It’s less than two weeks before our JMT hike and I’m considering buying a new backpack. Not seriously, but like, kind of seriously. The realization that lead me down the new backpack buying rabbit hole was the discovery that my base weight for the JMT would be 13 lbs, add to that my bear canister and I’m looking at a whopping 15.5 lbs before food, water, or stove fuel. This weight, 13 lbs runs around and around my head and I start to look at where I can shave weight from my pack to get it down from 13 lbs to 12 lbs, because clearly one pound is going to be the difference between having fun on the JMT and having a terrible time. Panicked trip logic am-i-right?
Intellectually I know that most people carry much more weight on the JMT, that the average is closer to 18-20 lbs before fuel and water and that my pack weight still puts me in the “light weight backpacking” category. But deep down, I covet the idea of being called an ultralight backpacker, with a sleek 10-12 lb base weight, dancing up mountains like a majestic goat. Intellectually I know that people have been hiking the JMT, PCT, and AT with much heavier bags, wool pants, and leather boots and that they made out just fine. Finally my intellectual brain wins out of my terrified gram-counting brain and I stop looking at new backpacks. For now.

====

DIRECTIVES —
**1)** In the pack-weight passage, how much does the writer expect to carry once the bear canister is added to the base weight?
**2)** Condense the paragraph of the pack-weight passage that begins "Intellectually I know that most people" into a shorter version that keeps its main facts.
**3)** Carry on the pack-weight passage, picking up after its last sentence.
The rows that come next are separate material with no connection to the pack-weight passage.

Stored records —
====

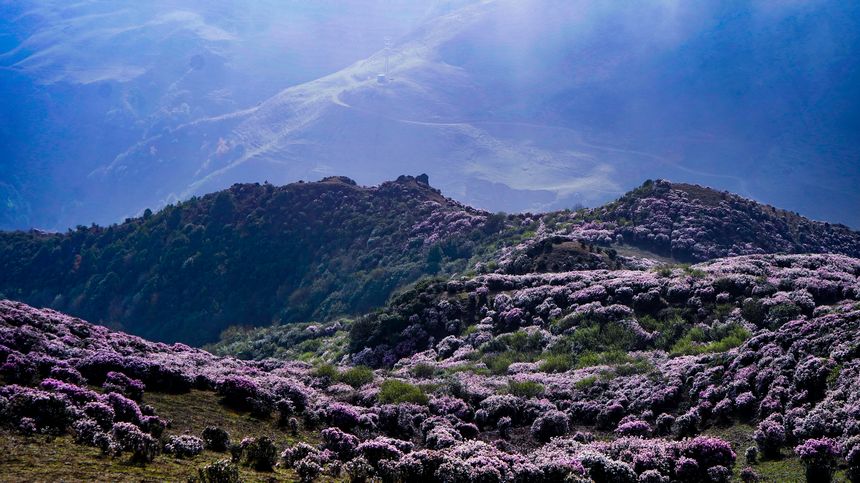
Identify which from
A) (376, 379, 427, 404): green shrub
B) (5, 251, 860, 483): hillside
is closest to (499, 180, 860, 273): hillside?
(5, 251, 860, 483): hillside

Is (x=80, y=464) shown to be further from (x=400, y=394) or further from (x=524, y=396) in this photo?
(x=524, y=396)

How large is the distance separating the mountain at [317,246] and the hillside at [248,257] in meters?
0.15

====

ANSWERS TO THE EXERCISES —
**1)** 15.5 lbs, before food, water, or stove fuel.

**2)** The writer knows most JMT hikers carry 18-20 lbs before fuel and water, so their own pack still counts as lightweight, yet they long to be an ultralight backpacker with a 10-12 lb base weight. Remembering that people have hiked the JMT, PCT, and AT with much heavier bags, wool pants, and leather boots, the writer stops looking at new backpacks, at least for now.

**3)**
What’s In a Bag: My backpacking style would best be described as ‘comfort ultralight,’ since at 13 lbs for a standard trip (a bear canister is not required for the majority of the trips I take, but on the JMT and sections of the PCT it’s mandatory*), I fall just outside of the ultralight classification which is generally sub 12lbs. This means that I have chosen to minimize my gear, remove duplicate items, and buy or make lighter gear where time and/or money permit, but I still have all the comforts of a standard backpacking set up. I still have a stove, a freestanding tent, a pillow, and an inflatable sleeping pad – all items which true ultralight backpackers eschew, but I have chosen to bring for my own sanity and comfort. Click this link for a detailed breakdown of my gear:lighterpack.com.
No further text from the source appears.